Noir Nation is the only crime fiction journal in the world that combines international crime fiction and tattoos. It's content is often dark, hard-boiled, sometimes creepy, but because it embraces crime fiction in all its forms, readers can also find the occasional humorous story or cozy mystery.

Noir Nation No. 4 -- The Canada Issue -- has over 20 entries from some of the very best literary crime fiction writers in the international scene, among them Lauren Cahn, Marina Perezagua, Richard Godwin, Jonathan Sturak, Melodie Campbell, Bianca Bellova, Joseph Lepis, Neliza Drew, Rob Brunet, Nik Morton, Chloe Evans, Bruce H. Markuson, Jeffery Hess, Tony Haynes, Mike O’Reilly, Gerald Seagren, Edward McDermott, Ryan Priest, Peter Anderson, Al Cerda, Joseph Trigoboff, and Mary Agnes Fleming. (Official blurb)

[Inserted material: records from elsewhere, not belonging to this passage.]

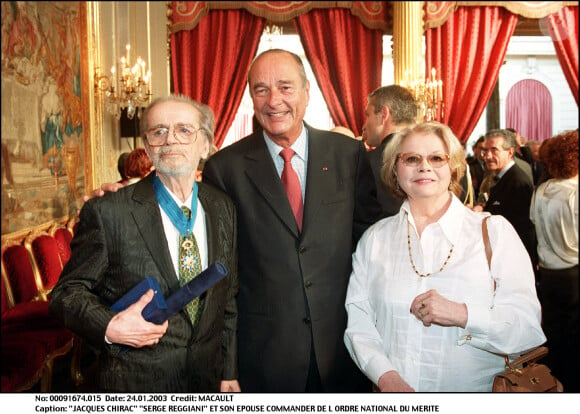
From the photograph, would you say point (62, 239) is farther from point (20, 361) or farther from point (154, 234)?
point (154, 234)

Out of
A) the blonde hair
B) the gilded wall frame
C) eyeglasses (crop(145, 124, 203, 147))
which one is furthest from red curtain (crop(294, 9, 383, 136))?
eyeglasses (crop(145, 124, 203, 147))

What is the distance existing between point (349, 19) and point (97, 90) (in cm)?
398

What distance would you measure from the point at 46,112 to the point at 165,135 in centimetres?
202

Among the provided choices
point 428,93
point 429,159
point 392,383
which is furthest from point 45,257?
point 428,93

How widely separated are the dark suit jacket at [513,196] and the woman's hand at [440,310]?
1113 mm

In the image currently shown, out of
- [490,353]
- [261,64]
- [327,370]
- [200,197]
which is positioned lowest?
[327,370]

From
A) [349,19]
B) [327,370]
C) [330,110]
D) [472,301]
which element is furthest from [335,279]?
A: [349,19]

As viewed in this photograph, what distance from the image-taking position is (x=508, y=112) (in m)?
5.09

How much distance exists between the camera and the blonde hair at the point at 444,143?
68.2 inches

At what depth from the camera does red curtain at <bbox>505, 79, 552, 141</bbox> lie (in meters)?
4.11

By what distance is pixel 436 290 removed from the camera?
171 cm

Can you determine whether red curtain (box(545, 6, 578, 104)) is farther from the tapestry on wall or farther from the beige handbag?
the tapestry on wall

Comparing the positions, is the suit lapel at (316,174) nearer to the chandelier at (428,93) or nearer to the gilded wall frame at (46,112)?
the gilded wall frame at (46,112)

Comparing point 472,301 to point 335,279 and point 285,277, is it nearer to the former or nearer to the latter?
point 335,279
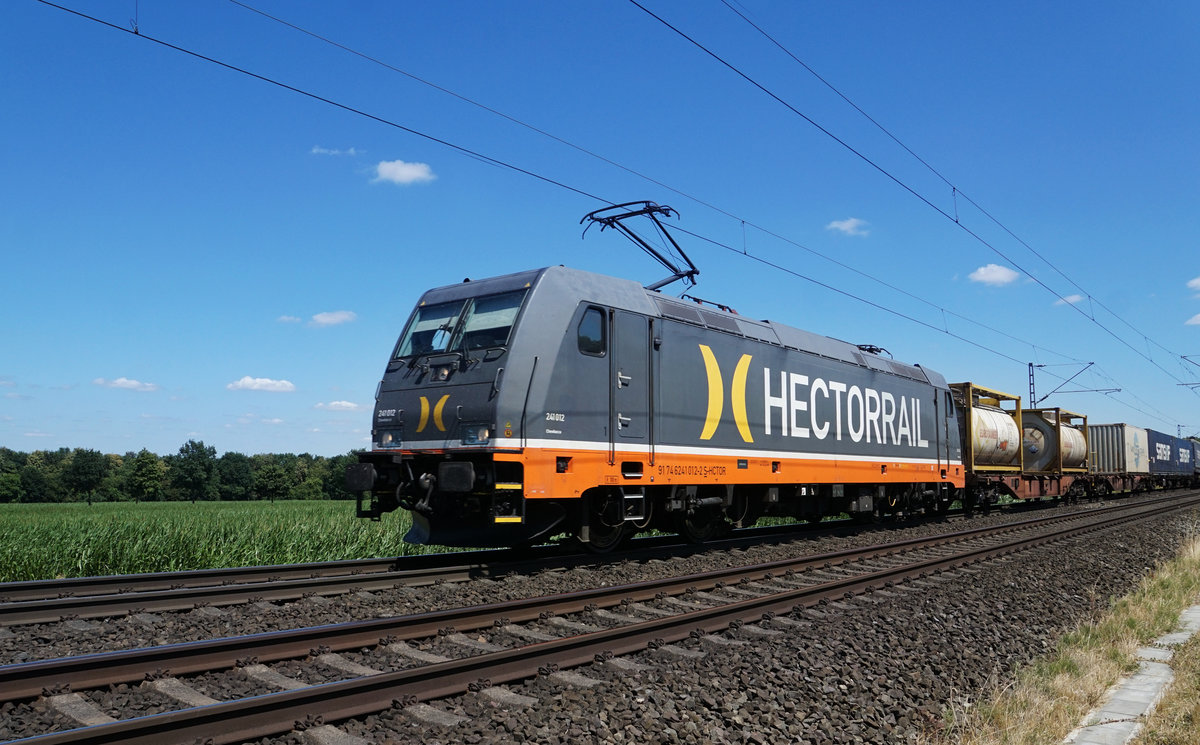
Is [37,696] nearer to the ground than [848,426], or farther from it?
nearer to the ground

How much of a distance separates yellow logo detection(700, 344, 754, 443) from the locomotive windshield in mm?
3633

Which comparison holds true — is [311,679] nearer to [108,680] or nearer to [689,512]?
[108,680]

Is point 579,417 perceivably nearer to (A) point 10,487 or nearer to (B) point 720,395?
(B) point 720,395

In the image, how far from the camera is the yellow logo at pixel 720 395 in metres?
12.7

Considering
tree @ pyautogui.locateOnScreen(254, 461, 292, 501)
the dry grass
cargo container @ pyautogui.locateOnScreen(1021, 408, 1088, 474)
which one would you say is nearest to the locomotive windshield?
the dry grass

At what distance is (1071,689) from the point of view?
5.89 meters

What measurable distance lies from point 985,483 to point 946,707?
21.4 metres

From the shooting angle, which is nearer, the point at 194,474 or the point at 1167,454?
the point at 1167,454

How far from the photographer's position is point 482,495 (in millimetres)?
10039

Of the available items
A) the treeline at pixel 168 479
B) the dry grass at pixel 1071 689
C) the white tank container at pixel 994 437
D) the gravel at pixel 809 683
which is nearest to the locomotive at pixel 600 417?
the gravel at pixel 809 683

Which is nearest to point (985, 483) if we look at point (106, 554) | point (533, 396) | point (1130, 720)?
point (533, 396)

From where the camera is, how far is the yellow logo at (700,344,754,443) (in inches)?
499

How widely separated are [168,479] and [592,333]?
4047 inches

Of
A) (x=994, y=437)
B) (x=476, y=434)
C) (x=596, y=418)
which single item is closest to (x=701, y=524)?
(x=596, y=418)
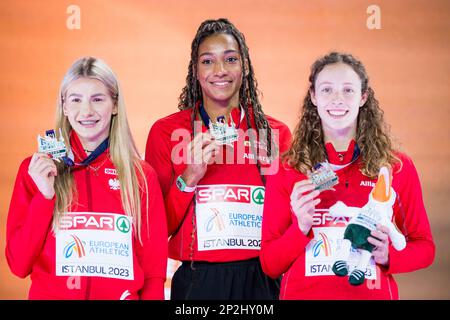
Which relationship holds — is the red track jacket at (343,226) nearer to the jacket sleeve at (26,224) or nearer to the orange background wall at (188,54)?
the orange background wall at (188,54)

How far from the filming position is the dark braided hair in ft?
12.2

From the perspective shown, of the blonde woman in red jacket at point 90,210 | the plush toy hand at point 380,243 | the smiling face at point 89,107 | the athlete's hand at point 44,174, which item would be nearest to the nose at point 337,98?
the plush toy hand at point 380,243

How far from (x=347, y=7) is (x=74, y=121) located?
1.44 m

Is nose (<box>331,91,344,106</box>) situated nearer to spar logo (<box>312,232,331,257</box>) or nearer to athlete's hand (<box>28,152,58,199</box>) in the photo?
spar logo (<box>312,232,331,257</box>)

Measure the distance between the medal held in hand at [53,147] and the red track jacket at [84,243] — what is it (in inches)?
3.4

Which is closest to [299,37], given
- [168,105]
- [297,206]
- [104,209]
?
[168,105]

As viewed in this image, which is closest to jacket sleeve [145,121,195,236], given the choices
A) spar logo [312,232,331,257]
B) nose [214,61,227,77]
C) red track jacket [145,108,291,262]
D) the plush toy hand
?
red track jacket [145,108,291,262]

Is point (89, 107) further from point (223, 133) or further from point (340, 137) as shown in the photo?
point (340, 137)

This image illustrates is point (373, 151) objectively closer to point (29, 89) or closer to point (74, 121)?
point (74, 121)

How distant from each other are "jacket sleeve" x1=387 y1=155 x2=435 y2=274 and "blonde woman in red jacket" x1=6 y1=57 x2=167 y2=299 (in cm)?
98

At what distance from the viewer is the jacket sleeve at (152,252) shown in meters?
3.47

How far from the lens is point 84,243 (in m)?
3.48

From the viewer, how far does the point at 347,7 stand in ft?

This issue is dedicated to Kofi Awoonor (1935-2013), Ghanaian poet, who was murdered by terrorists in the attack on the Westgate shopping mall in Nairobi, September 2013. Men with guns may end lives, but they can't silence the words that live after the victims.

My story 'Sleep Well, My Darling' has gained the subtitle 'Buying a bed can land you in deep water' which appeals to me, I must admit, considering the noir subject...

The story begins:

Graham Turner first suspected his brother John’s death wasn’t accidental when he attended the funeral.

Each article, short story or poem is interspersed with colourful tattoo art.